Two hundred miles south east of Paris lies the famous and historic wine region, known in French as Bourgogne. The Cote d'Or, the heartland of the region, consists of two distinct sub-regions split on either side of the town of Beaune.The Côte de Nuits to the north, includes the famous villages of Vosne-Romanee, Gevrey-Chambertin, and Nuits-Saint-Georges and are known primarily for making red wine from Pinot Noir.Although The Côte de Beaune to the south still makes some magnificent reds (see Volnay and Pommard), white wine made from Chardonnay is the main focus. The most famous villages are Puligny-Montrachet and Meursault. Burgundy has three other important regions. The village of Chablis (exclusively Chardonnay) encompassing the region's most northerly vineyards. The Côte Chalonnaise and Mâconnais to south are quantitatively speaking more important. Agriculture is more diverse with a significant portion of the land devoted to livestock and arable farming.

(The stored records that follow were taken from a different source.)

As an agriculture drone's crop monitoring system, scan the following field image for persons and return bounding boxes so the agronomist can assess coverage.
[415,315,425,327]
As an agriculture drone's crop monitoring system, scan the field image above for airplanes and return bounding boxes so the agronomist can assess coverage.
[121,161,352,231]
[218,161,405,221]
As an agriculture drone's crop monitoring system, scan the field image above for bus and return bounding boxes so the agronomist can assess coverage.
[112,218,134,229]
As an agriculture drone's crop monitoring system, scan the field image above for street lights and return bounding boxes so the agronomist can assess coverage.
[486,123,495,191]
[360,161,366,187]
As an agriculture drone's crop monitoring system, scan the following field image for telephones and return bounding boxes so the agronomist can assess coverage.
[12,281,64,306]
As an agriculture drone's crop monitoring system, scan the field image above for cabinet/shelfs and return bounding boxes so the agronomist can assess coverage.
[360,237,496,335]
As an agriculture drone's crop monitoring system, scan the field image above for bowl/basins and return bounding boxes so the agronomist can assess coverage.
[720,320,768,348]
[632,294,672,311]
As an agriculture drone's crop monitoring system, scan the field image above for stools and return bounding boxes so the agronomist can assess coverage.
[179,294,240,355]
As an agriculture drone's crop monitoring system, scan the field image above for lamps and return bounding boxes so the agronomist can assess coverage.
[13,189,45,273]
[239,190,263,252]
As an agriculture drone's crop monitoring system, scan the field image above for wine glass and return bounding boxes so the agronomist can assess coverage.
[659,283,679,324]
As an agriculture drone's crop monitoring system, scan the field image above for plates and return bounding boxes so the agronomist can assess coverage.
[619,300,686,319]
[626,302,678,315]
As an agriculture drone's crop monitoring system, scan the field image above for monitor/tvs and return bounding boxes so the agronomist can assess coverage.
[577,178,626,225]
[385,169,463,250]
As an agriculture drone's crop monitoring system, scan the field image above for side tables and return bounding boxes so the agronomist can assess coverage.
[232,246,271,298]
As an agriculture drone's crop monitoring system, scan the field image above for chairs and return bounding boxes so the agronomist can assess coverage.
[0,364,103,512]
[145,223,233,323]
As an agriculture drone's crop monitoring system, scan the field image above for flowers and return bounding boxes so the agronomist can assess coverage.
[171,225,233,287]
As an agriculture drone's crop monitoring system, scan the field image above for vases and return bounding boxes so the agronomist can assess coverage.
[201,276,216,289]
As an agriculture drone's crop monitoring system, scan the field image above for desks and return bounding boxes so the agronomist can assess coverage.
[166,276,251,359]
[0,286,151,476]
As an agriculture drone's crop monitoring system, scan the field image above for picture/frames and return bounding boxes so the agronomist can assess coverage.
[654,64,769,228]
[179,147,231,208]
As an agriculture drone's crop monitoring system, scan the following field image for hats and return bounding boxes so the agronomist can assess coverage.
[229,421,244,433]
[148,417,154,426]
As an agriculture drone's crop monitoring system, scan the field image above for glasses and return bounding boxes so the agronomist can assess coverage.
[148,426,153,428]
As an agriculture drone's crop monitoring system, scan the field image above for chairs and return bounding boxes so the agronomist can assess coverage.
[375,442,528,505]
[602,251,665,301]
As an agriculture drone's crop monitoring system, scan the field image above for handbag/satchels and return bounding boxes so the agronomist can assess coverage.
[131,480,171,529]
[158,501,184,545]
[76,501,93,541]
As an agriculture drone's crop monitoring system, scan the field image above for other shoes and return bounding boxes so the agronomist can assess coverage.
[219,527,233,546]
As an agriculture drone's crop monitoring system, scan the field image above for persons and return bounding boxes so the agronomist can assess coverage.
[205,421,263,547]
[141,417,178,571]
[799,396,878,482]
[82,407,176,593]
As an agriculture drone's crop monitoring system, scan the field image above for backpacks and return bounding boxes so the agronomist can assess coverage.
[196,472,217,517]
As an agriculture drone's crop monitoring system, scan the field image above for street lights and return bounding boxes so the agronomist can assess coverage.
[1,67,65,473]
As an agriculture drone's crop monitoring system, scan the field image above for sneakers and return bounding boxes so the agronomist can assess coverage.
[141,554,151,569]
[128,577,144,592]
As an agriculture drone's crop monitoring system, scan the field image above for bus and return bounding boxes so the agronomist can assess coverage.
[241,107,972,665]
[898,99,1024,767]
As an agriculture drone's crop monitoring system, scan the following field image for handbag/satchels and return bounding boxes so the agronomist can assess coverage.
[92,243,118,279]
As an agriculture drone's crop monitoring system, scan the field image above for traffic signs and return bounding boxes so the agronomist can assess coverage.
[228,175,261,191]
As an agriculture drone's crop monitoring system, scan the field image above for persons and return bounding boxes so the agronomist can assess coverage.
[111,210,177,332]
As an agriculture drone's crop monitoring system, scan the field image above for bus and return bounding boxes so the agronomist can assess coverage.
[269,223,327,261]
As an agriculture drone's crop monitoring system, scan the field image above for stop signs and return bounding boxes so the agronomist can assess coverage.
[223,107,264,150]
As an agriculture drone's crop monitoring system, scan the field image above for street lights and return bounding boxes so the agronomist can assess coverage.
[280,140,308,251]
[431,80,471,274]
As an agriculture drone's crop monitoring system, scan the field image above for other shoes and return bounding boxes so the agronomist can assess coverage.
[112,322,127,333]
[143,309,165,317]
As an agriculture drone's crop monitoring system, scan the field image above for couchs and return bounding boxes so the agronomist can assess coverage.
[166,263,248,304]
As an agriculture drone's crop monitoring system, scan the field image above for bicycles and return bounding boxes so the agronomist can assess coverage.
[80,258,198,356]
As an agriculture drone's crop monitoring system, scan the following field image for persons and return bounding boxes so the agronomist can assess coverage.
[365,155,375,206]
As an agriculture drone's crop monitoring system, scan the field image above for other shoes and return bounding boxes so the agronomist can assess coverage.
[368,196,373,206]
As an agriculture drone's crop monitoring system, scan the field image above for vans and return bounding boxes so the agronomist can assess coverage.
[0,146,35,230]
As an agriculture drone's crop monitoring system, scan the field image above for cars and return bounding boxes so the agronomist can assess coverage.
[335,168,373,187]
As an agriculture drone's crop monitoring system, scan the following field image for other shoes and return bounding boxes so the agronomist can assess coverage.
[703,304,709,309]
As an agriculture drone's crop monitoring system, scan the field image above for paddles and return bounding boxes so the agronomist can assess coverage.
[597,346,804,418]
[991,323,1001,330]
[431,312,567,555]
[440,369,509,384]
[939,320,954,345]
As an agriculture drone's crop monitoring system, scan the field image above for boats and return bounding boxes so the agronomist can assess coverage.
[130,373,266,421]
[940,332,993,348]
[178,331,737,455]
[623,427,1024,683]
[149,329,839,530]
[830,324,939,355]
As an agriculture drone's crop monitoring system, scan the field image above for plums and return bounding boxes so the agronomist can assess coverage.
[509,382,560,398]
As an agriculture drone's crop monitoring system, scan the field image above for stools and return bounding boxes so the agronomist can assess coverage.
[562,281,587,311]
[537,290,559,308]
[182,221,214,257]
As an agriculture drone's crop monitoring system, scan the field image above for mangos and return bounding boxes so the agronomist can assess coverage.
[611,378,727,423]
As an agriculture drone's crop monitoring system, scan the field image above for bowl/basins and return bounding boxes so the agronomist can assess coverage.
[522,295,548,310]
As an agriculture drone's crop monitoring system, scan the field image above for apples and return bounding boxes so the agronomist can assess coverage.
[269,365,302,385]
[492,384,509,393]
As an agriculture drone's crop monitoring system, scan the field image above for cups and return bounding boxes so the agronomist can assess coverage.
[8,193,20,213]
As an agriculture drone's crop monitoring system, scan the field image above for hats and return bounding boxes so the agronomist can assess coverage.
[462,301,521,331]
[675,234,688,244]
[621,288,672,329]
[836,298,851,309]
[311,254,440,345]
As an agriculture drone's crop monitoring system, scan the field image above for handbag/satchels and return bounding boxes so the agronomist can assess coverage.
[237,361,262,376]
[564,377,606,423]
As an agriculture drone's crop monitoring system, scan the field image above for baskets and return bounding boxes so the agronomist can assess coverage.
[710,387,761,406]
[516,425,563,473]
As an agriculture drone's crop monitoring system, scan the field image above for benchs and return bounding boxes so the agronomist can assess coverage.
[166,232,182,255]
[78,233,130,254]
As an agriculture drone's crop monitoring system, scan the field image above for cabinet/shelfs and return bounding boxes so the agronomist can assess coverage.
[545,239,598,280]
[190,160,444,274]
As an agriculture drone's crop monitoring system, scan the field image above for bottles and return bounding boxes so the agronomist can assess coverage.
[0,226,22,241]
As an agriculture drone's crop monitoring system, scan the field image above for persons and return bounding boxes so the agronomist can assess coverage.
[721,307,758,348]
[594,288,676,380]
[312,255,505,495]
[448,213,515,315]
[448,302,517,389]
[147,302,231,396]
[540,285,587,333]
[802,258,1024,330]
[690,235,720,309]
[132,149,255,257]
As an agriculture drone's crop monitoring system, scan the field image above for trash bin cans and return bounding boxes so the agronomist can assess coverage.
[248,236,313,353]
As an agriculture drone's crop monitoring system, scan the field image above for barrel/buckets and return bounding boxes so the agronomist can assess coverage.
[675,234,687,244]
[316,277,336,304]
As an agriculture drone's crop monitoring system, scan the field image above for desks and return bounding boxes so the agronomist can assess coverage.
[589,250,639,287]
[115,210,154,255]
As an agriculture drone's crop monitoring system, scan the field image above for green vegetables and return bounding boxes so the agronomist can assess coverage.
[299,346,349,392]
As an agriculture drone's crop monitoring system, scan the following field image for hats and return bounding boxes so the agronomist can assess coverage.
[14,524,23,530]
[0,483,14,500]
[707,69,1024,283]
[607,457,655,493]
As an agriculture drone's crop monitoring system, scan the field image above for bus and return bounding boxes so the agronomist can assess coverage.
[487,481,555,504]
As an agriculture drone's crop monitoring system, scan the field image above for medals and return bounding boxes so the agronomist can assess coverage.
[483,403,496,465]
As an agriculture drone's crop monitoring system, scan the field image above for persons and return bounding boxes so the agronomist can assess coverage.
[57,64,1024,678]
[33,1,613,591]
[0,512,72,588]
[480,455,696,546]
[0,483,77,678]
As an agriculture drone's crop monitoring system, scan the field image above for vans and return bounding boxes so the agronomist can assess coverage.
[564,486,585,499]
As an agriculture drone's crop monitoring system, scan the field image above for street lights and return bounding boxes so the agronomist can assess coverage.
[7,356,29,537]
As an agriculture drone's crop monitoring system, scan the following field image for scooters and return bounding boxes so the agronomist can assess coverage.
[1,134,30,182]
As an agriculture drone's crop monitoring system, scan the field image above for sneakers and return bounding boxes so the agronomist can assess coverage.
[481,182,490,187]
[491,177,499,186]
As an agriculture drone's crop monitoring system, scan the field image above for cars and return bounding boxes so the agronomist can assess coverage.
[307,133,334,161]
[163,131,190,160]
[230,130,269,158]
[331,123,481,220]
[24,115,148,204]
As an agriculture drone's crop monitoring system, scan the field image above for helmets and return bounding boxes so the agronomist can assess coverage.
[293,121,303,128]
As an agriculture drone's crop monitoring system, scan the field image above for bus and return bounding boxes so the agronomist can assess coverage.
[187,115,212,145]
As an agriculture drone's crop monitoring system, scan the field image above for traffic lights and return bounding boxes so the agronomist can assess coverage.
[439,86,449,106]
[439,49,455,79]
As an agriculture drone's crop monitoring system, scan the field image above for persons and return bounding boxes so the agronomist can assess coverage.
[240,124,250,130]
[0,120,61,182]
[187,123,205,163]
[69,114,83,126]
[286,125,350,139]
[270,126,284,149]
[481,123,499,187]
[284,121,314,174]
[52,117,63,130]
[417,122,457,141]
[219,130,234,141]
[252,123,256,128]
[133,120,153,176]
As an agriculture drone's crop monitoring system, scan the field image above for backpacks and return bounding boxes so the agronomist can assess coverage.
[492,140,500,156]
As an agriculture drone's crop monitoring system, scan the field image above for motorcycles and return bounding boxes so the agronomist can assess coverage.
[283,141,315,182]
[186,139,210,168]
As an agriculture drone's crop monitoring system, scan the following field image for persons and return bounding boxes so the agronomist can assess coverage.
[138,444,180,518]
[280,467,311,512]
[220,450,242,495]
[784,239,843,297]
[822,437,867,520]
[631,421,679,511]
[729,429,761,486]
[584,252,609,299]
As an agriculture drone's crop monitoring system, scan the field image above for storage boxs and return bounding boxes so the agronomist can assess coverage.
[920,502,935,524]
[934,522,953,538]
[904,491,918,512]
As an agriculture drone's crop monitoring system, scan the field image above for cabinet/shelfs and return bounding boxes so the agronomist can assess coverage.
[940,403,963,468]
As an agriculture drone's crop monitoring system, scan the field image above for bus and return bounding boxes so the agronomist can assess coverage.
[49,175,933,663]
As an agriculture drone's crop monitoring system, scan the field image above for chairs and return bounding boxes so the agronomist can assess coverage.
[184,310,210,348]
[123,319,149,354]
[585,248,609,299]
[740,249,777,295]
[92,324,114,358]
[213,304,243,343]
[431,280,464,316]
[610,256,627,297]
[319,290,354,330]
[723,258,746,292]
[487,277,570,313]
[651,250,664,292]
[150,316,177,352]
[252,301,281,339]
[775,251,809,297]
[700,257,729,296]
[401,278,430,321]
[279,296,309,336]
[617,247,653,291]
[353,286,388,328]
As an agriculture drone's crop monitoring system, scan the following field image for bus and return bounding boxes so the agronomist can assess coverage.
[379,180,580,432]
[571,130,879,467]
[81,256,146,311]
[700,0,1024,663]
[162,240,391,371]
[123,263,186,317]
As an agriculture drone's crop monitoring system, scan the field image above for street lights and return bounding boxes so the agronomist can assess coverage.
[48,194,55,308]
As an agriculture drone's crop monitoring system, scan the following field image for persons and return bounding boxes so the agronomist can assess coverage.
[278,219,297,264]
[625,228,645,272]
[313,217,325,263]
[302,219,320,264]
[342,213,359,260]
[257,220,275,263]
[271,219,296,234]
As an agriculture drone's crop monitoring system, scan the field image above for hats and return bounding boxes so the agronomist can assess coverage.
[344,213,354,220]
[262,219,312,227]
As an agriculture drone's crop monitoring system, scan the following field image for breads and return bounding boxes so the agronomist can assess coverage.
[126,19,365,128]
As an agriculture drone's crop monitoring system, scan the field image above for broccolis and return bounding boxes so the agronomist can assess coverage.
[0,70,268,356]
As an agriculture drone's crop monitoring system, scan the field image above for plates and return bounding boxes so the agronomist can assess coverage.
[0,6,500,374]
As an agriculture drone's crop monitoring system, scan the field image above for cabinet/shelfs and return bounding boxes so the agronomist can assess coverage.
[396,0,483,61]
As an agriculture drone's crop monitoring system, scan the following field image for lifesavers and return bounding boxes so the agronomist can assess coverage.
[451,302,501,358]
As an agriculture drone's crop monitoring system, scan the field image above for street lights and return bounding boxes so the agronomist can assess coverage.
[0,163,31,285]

Traveling south from Beaune, Meursault is the first of the major white-wine-producing communes of the Cote de Beaune. As the third largest village in the Cote d’Or, in terms of area under vines, it produces more white wine than the other communes in the Cote de Beaune put together. While it has no grand cru vineyards, the quality of wine from the best premier crus, Les Perriers, Les Charmes, and Les Genevrieres, is unsurpassed. The village level vineyards - Narvaux, Clos de la Barre and Les Crotots - are a few worth looking out for, offering good quality but at a significantly lower price. The lower water table in the village, as compared with Puligny, allows for deeper (therefore cooler) cellars, where producers can mature their wines in barrel longer. Some barrels even see a second winter before being racked and bottled. It is perhaps this combination of factors, the less humid, drier soil contributing to lower yields, and the extended maturation, that develops a richer style with a nuttier character compared to the more floral, stone fruits expressed in the wines of Puligny and Chassagne.
White wine is a wine whose color can be pale-yellow, yellow-green, and yellow-gold colored. The wine is produced from a variety of grape varieties. The flavor and color comes from the juice of the grape and sometimes the skin of the grape as well. Interestingly, not all white wine comes from white grapes. Some select red grapes are used as in Champagne.